(Listed records)

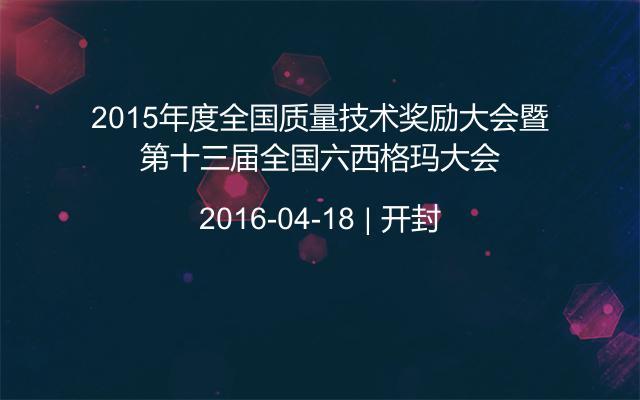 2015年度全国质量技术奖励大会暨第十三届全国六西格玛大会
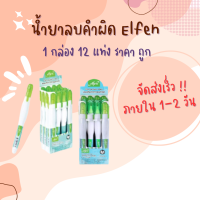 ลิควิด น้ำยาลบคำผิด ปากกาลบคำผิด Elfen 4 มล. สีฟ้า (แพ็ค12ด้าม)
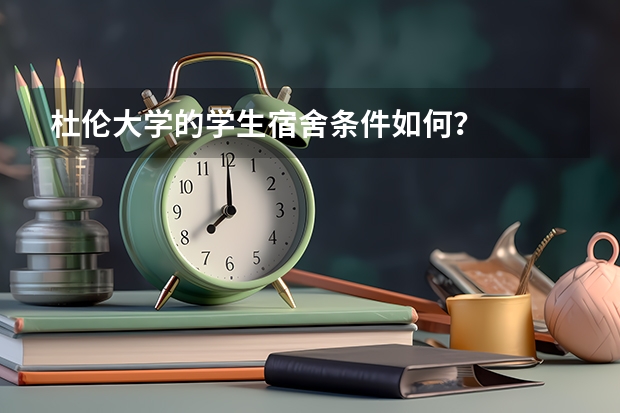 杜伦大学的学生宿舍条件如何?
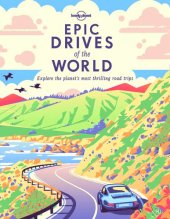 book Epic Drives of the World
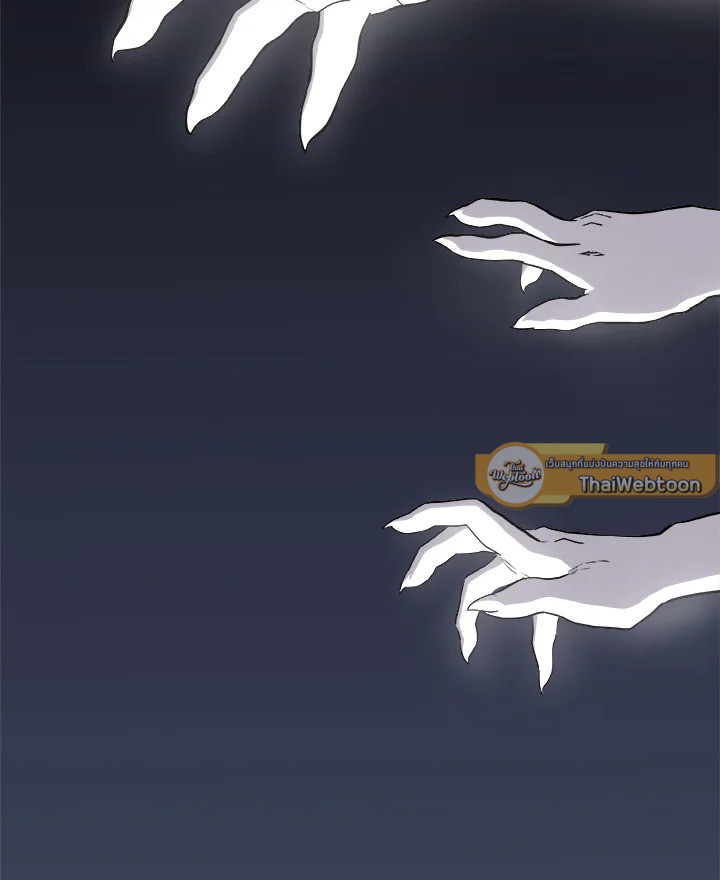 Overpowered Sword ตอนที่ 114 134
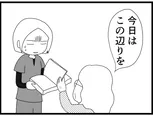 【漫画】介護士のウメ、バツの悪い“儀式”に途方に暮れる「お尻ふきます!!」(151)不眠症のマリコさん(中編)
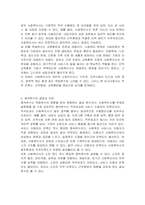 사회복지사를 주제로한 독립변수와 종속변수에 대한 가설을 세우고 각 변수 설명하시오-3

(End Listed records)
(Listed records)

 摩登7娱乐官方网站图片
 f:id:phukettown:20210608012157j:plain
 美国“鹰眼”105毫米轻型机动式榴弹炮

(End Listed records)

■ What is needed:
To complete this exercise, transcribe exactly the lines above from the one that holds "2015年度全国质量技术奖励大会暨第十三届全国六西格玛大会" through the one that holds "사회복지사를 주제로한 독립변수와". Pictures stay out.

■ Exercise response:
 2015年度全国质量技术奖励大会暨第十三届全国六西格玛大会
 ลิควิด น้ำยาลบคำผิด ปากกาลบคำผิด Elfen 4 มล. สีฟ้า (แพ็ค12ด้าม)
 杜伦大学的学生宿舍条件如何?
 book Epic Drives of the World
 Overpowered Sword ตอนที่ 114 134
 【漫画】介護士のウメ、バツの悪い“儀式”に途方に暮れる「お尻ふきます!!」(151)不眠症のマリコさん(中編)
 사회복지사를 주제로한 독립변수와 종속변수에 대한 가설을 세우고 각 변수 설명하시오-3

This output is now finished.